3.7. Children bind families created through arranged marriage; offering love between people who are basically strangers.
3.8. Children are also a weapon for poor women as a protection against divorce.
4. IVF/ Fertility Treatment
4.1. Above all, it is a business based on science and technology.
4.2. For the elite and wealthy only, as it is very costly.
4.3. It's a gamble; there is no guarantee.
4.4. 1992 saw Egypt's first test tube baby born.
4.5. Women can be halted despite their desire to have access to IVF treatment due to lack of funds and non-accepting husbands.
4.6. For those in treatment, it is often not something they broadcast, and consider it "top secret"
5. Abortion
5.1. Though Amira is a Muslim woman, she has a very progressive perspective and can viewed as a feminist.
5.2. She opted to have 4 abortions instead of bearing the children of a man she was not happily married to
5.3. This is evidence of not only her ability to make decisions for herself, but also of her intelligence level to have them done successfully without her parents or husband's awareness- abortion, at the time she had them done, was not legal in her situation without medical reasons. Amira understood how to manipulate the rules to have her way, and secure her freedom.
6. Islam
6.1. Amira is a devout Muslim, culturally and personally.

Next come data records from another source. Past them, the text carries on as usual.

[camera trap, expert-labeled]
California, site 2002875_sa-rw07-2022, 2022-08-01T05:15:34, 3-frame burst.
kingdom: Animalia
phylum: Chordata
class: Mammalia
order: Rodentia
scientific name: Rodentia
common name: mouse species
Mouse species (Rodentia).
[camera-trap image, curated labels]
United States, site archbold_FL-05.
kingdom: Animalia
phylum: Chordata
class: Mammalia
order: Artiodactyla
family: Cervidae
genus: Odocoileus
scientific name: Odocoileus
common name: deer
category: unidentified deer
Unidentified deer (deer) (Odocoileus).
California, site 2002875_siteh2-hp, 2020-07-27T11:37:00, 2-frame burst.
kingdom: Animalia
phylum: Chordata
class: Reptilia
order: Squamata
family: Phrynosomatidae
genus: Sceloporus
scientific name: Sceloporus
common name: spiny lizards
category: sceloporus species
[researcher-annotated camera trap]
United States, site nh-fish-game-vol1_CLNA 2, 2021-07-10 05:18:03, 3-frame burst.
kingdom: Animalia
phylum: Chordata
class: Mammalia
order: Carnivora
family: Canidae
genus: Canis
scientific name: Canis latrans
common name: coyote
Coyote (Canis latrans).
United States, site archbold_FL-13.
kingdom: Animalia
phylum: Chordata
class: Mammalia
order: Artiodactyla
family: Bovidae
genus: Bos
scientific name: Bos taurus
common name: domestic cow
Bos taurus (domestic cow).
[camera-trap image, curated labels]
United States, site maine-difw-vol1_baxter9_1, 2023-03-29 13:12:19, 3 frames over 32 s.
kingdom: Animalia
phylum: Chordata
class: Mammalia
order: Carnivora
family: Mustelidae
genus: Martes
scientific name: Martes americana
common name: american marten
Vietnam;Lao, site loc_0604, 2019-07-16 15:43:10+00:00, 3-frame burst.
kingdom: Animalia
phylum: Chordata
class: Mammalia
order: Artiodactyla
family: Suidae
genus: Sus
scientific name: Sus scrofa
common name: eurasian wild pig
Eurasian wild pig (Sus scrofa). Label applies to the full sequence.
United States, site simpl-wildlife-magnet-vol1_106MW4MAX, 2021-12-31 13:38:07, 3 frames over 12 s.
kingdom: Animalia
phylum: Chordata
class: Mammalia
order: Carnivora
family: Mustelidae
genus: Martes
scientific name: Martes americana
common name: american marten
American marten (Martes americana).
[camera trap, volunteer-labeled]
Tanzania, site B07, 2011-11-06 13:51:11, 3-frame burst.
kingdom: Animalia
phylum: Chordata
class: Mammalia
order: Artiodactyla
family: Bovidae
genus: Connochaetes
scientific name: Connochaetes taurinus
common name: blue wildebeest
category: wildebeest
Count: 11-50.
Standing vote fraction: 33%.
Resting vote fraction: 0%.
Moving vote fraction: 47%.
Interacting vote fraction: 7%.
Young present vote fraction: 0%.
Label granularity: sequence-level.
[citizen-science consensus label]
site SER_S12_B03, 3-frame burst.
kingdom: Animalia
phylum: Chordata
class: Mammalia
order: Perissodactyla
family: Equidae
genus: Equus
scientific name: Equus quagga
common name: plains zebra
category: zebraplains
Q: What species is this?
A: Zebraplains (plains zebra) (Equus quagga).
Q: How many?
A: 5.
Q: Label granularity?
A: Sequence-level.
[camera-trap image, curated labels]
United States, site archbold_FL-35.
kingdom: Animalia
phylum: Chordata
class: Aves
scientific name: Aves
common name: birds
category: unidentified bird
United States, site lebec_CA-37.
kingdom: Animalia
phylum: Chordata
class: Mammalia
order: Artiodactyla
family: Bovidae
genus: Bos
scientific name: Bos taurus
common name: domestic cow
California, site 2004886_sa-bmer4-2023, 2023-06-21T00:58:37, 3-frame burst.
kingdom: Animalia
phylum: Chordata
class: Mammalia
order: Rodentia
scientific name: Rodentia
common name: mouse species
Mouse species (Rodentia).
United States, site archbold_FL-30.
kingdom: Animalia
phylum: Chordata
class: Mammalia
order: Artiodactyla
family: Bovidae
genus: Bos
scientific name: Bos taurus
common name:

6.2. Due to her faith, she blames her husband's infertility on her past abortions; a punishment for her sins.
6.3. Islam creates a number of barriers for those in a predicament of infertility, wanting to try IVF, and for those considering adoption.
6.4. Due to her religion, and its influence over her identity as a Middle Eastern woman, Amira would rather receive fertility treatment in Egypt.
6.5. (Sunni) Islam does not allow third-party fertility donations: sperm, eggs, embryos, and uteruses are acceptable.
7. Emad, Amira's Husband
7.1. Emad is a good husband. He is kind, loving, and everything Amira wants in a man, except for the fact that he is blatantly infertile and 50 years old.
7.2. His infertility however, seems to be of no concern to him, or he has a large amount of repressed issues with it.
7.3. He is not keen on fertility treatment, knowing it focuses on his body.
7.4. Emad is a progressive-minded man. He is less concerned with maintaining traditional Islamic ways, and more concerned with work.
7.5. HIs family does not know of his fertility problems; it would be viewed as emasculating.
8. Amira
8.1. Her age, over 35, is a major detracting factor
8.2. Amira is a diverce`
8.3. Her egg counts are low
8.4. Amira will stop at nothing to have a child; she is willing to go to every length, use every technology she can to produce a child
8.5. Her ultimate failure: IVF does not work and Amira has to resign herself to life without child.
8.6. Infertility is a loaded topic in Middle Eastern culture. It fuels shame, stigma, suffering, and repression.
9. Egypt
9.1. One of the first Muslim nations to consciously pursue population control/ reduction in the 1960's.
9.2. Egypt is the 15th largest nation in the world.
9.3. Infertility rate among married couples in Egypt is 12%.